Nice to see Epics Unreal Engine 4 blueprints in there. Right now I am heavily relying on blueprints instead of c++ as I wait for some features to mature, and the interface is really growing on me. I just find it easier and faster tot prototype in.
I was building a project a few years ago where I really needed some resources on visual-programming UI's and couldn't find much of any information on the topic. This is nice. I saved this.
Ridiculously comprehensive. A great start. Thank you.
Maybe wiki-fy this? So that people can add source links?
Mid 90s, I spent some time trying to make a "structured editor" for VRML-97, where the scene graph and the textual representation were linked (two way editing). I didn't get very far. I'm glad others continue to work on these ideas.
This was kind of depressing. It seems like almost everything aside from IPython and Mathematica in this list is still worshiping at the altar of PARC. That, and two of the most common UIs for GSD (Vim and Emacs) aren't even on the list.
On a personal note, I'm particularly hostile to the Squeak/LabView style of flowchart programming. Once you get something even slightly non-trivial going, you can just feel your life force being drained by all of the scrolling and zooming and dragging and futzing.
Never used squeak, but LabView and Simulink are actually nice to use for large and complex systems. You use sub-routines to build abstraction layers. If you want to design an entire system without any abstractions, sure that would be a pain, but I suppose you can do the same in any language, it's just bad design.
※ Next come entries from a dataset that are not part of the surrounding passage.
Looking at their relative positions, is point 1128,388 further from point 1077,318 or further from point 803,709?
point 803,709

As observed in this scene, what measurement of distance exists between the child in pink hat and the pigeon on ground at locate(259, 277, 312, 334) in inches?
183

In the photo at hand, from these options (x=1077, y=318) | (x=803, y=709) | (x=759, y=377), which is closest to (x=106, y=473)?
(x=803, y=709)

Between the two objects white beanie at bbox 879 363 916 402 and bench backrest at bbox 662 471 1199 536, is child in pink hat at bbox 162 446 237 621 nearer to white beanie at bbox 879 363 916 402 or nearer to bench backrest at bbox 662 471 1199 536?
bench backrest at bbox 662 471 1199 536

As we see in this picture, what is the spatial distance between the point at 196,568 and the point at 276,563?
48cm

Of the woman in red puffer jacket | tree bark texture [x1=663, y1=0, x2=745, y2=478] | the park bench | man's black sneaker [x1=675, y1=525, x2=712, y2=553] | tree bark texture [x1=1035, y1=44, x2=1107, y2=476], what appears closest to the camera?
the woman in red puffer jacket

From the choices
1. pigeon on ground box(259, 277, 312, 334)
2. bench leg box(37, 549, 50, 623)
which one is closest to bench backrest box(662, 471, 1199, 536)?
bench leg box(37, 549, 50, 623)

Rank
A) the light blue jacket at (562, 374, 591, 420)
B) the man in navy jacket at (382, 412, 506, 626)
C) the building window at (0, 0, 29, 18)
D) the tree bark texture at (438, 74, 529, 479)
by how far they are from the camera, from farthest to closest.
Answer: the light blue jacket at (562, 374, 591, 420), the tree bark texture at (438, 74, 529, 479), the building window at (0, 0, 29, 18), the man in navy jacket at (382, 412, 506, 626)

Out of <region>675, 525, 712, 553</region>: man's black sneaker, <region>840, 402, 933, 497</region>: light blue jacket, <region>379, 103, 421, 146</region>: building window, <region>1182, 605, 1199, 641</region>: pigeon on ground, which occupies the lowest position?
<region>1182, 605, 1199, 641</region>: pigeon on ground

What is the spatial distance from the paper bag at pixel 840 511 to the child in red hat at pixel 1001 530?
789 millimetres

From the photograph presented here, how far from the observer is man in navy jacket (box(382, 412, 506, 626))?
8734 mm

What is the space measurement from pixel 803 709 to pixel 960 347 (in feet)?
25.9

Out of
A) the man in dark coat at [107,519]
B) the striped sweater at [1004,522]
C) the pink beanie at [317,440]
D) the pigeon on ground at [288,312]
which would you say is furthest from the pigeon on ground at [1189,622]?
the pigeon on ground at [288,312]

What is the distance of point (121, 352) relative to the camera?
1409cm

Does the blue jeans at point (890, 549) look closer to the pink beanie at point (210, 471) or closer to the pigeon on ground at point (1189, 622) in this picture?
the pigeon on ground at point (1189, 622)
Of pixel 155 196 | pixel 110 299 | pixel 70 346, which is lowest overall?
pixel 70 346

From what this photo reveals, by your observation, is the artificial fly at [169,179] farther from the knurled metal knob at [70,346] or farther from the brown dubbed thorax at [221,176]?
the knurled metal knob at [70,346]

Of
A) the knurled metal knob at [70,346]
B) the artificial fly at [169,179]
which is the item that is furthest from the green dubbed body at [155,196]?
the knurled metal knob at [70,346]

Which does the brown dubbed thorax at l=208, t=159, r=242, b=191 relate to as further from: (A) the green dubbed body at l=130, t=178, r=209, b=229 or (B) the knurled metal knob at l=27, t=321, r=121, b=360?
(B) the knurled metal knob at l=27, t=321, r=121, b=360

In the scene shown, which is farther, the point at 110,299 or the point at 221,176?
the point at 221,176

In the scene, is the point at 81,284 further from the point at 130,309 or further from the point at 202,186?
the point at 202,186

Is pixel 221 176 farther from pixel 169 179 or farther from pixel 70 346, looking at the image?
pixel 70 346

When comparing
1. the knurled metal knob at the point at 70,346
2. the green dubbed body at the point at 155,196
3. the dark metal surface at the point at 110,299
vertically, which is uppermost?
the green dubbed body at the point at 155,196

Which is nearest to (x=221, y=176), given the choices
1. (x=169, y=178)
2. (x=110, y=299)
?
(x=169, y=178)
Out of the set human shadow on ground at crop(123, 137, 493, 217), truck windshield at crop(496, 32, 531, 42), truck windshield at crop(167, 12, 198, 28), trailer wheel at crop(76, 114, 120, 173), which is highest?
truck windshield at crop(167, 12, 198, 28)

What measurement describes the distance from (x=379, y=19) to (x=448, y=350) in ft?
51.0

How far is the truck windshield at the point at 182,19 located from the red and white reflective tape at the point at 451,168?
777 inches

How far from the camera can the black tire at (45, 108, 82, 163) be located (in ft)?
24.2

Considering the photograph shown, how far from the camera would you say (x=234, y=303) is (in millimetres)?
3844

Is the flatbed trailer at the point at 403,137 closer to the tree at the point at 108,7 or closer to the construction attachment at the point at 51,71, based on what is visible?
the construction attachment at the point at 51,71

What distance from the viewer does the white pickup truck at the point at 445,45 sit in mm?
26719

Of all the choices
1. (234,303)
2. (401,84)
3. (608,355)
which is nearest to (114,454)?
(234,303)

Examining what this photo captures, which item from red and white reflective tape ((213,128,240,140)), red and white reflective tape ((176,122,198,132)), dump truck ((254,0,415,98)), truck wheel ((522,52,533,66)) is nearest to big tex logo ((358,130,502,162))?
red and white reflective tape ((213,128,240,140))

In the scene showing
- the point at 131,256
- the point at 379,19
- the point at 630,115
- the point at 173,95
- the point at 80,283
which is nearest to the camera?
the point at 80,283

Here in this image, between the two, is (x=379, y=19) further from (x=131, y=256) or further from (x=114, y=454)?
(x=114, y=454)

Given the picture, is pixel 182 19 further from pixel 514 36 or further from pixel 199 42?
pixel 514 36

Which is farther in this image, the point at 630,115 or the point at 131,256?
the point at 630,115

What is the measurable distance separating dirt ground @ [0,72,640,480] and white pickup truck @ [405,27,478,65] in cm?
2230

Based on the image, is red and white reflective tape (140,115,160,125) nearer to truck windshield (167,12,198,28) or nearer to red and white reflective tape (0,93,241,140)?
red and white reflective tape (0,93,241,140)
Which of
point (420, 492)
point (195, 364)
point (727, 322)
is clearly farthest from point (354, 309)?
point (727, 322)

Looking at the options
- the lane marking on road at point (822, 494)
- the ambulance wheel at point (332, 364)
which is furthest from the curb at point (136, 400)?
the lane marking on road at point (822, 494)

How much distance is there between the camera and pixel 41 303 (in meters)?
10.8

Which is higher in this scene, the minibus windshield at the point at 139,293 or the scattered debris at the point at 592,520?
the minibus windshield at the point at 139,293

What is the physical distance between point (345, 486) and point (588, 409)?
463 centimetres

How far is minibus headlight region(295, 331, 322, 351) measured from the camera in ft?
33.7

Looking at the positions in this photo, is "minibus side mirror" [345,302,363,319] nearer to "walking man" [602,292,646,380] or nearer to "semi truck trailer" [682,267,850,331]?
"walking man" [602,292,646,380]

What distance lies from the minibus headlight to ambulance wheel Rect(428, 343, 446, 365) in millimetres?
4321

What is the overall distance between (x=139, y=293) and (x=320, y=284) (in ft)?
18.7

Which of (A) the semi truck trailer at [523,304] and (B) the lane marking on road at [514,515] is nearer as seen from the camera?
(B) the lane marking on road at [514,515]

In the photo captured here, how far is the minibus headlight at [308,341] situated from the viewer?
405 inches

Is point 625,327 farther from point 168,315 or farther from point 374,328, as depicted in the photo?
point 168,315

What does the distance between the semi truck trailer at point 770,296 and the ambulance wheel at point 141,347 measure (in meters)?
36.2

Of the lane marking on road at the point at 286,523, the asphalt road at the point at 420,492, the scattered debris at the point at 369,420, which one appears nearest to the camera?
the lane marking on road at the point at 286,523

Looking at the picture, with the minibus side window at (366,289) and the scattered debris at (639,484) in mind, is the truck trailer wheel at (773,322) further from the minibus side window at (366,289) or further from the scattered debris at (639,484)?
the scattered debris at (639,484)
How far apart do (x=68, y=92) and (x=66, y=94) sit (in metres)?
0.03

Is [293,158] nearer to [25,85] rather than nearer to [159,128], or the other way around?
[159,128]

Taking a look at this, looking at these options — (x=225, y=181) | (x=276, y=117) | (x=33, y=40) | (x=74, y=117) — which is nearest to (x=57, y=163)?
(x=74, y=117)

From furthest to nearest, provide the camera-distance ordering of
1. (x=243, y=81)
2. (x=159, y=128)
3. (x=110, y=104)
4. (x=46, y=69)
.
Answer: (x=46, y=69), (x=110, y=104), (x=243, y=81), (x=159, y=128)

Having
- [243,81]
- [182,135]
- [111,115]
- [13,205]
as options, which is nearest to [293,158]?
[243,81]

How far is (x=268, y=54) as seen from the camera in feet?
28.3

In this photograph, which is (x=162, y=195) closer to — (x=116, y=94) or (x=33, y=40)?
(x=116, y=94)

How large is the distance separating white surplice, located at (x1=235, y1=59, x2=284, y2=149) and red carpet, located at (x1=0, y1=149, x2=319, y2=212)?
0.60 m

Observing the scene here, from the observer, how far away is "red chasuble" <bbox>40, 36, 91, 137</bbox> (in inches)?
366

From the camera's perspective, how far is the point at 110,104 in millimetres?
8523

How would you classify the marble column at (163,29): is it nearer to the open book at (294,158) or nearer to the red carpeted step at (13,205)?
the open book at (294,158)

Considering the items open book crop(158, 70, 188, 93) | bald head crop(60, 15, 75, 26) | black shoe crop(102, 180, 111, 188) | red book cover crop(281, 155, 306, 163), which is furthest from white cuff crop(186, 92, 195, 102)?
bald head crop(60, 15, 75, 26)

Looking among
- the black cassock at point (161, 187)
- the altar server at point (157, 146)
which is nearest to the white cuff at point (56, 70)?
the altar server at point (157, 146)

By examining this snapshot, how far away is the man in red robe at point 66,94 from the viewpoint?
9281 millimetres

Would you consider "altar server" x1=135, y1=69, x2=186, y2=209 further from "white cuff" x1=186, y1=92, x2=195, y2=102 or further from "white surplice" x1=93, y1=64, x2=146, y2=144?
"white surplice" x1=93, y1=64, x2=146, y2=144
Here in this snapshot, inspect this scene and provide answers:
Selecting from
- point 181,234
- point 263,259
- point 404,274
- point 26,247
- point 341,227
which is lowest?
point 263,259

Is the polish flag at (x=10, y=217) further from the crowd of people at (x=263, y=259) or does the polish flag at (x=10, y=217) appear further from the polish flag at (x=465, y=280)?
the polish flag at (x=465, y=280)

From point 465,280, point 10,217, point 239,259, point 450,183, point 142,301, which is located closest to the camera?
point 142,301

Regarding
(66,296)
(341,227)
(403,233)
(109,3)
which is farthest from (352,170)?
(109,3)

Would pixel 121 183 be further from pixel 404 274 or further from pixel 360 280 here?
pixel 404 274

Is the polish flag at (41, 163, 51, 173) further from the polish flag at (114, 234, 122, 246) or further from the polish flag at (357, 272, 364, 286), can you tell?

For example, you create a high pass filter using all the necessary components and flows, and then you abstract it out as a black box called High Pass Filter, and can re-use as needed throughout the system.
I would have liked a summary of the idea/usage/strengths of the various screenshots. Just by looking at them I can understand something, but I think there may be many interesting concepts here.
Can anyone provide a link to the "versions and diffs" tool for reviewing git history? Is this a separate program or just highlighting various UIs that several git tools use?
I don't understand why IntelliJ family of products aren't included here. Also, you include mbeddr, but don't include JetBrains MPS which it's based on.
I'm guessing the purpose is to get a feel for possibilities within the space of programming languages. A tool to get the mind thinking outside of the usual IDE-box.